* Extrait
Influence et manipulation
A la lecture de ce titre, vous vous posez probablement la question : « Ça ressemble à de la manipulation, non ? Ce n’est pas sympa de faire ça ! »
Oui, et non.
Oui ça ressemble à de la manipulation. C’est de l’influence. Et je nuancerai votre réticence en citant Alex Mucchielli : « Toute communication constitue une tentative d’influence ».
Non ce n’est pas dégueulasse si on reste éthique, que chacun y trouve son compte, et comprend les impacts des idées proposées. C’est précisément la différence entre manipuler et influencer : l’intention dans l’utilisation des techniques (prise de contrôle d’une personne ou d’un groupe contre aide et progression.)
Si je fais le parallèle avec Star Wars, la Force est l’outil; le côté obscur ou clair, l’intention.
Ainsi, pour faire passer des idées, je vais vous parler de techniques qui vous aideront à influencer les bonnes personnes.
Pour ce faire, commençons par la base, en nous appuyant sur la modélisation: je vais vous parler brièvement de théorie des systèmes car elle permet de saisir l’intérêt de ce que nous allons voir après.
Modéliser des systèmes simples pour prendre de bonnes décisions
Modéliser des systèmes pour prédire les comportements
Un peu de théorie
Un système est un ensemble de composants interconnectés travaillant ensemble dans la réalisation d’un objectif, régi par des règles établies.
Il existe toute sorte de systèmes : techniques, informatiques, mécaniques et bien évidemment humains.

* Les consignes
a – Recopiez le passage de l'extrait sur l'influence qui commence par « Si je fais le » et va jusqu'à « les bonnes personnes. ».
b – D'après l'extrait sur l'influence, qu'est-ce qui distingue précisément manipuler et influencer ?

* Données fournies
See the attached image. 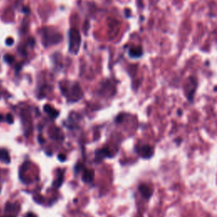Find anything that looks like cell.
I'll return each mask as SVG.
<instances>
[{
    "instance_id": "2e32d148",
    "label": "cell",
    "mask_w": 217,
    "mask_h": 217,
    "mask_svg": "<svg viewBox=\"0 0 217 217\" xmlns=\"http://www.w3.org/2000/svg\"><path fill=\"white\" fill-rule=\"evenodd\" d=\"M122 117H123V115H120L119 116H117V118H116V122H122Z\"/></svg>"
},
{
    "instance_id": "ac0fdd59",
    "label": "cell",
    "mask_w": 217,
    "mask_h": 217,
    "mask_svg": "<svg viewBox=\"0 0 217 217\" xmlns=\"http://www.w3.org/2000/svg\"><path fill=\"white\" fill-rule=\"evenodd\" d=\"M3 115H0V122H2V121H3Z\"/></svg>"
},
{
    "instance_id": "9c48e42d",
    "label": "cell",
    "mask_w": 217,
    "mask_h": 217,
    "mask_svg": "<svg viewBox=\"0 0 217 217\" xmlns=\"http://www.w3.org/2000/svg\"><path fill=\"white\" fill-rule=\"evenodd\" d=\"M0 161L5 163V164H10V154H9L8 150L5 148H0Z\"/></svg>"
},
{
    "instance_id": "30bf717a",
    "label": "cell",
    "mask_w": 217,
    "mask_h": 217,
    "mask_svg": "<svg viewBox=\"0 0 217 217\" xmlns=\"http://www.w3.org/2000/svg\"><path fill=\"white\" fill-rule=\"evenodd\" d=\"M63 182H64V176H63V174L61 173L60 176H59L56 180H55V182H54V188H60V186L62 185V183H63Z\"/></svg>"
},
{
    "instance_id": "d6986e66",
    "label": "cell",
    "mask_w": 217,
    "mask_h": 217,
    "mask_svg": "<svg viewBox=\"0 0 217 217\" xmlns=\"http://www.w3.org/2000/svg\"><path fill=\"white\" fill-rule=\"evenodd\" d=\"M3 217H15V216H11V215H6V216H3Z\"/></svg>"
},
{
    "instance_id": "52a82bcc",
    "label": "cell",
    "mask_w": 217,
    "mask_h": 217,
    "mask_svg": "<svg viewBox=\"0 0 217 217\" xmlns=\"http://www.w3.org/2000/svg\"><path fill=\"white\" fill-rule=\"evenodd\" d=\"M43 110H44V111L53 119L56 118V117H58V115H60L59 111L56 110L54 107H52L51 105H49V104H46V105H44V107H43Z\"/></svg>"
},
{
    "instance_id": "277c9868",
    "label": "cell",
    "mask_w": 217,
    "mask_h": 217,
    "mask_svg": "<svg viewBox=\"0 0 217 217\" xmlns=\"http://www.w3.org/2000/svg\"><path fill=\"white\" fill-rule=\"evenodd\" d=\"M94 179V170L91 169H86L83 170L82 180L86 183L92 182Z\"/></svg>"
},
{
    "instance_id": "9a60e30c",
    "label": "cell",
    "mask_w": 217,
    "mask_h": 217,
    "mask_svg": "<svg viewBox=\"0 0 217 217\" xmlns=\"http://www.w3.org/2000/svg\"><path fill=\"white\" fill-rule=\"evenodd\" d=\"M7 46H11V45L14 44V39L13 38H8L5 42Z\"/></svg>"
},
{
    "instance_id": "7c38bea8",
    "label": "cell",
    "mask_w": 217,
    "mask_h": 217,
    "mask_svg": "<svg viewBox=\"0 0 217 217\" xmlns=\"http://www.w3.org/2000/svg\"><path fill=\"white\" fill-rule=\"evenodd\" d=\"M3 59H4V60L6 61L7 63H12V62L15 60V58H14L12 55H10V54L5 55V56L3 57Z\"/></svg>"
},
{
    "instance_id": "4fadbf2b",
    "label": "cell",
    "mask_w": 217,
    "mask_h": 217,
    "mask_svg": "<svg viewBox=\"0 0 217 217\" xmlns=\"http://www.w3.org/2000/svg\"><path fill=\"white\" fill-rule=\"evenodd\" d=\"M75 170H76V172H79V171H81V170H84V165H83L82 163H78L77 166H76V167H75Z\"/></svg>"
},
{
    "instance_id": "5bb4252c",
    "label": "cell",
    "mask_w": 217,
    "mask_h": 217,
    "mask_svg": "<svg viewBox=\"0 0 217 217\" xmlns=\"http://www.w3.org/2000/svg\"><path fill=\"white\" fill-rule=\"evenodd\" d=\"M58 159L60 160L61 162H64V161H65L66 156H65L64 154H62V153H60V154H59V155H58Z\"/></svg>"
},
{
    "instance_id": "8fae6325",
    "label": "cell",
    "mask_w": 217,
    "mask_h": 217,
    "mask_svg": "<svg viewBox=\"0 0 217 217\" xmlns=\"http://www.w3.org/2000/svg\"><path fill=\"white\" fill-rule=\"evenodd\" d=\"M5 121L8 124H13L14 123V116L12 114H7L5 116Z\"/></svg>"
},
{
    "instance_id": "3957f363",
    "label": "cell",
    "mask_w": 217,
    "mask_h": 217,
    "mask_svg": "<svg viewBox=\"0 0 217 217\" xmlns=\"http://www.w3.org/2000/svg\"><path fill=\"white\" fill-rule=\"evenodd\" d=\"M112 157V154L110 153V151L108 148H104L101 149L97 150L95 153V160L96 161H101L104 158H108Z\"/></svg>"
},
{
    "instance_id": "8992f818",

* Les résultats
a –
Si je fais le parallèle avec Star Wars, la Force est l’outil; le côté obscur ou clair, l’intention.
Ainsi, pour faire passer des idées, je vais vous parler de techniques qui vous aideront à influencer les bonnes personnes.

b – L'intention dans l'utilisation des techniques.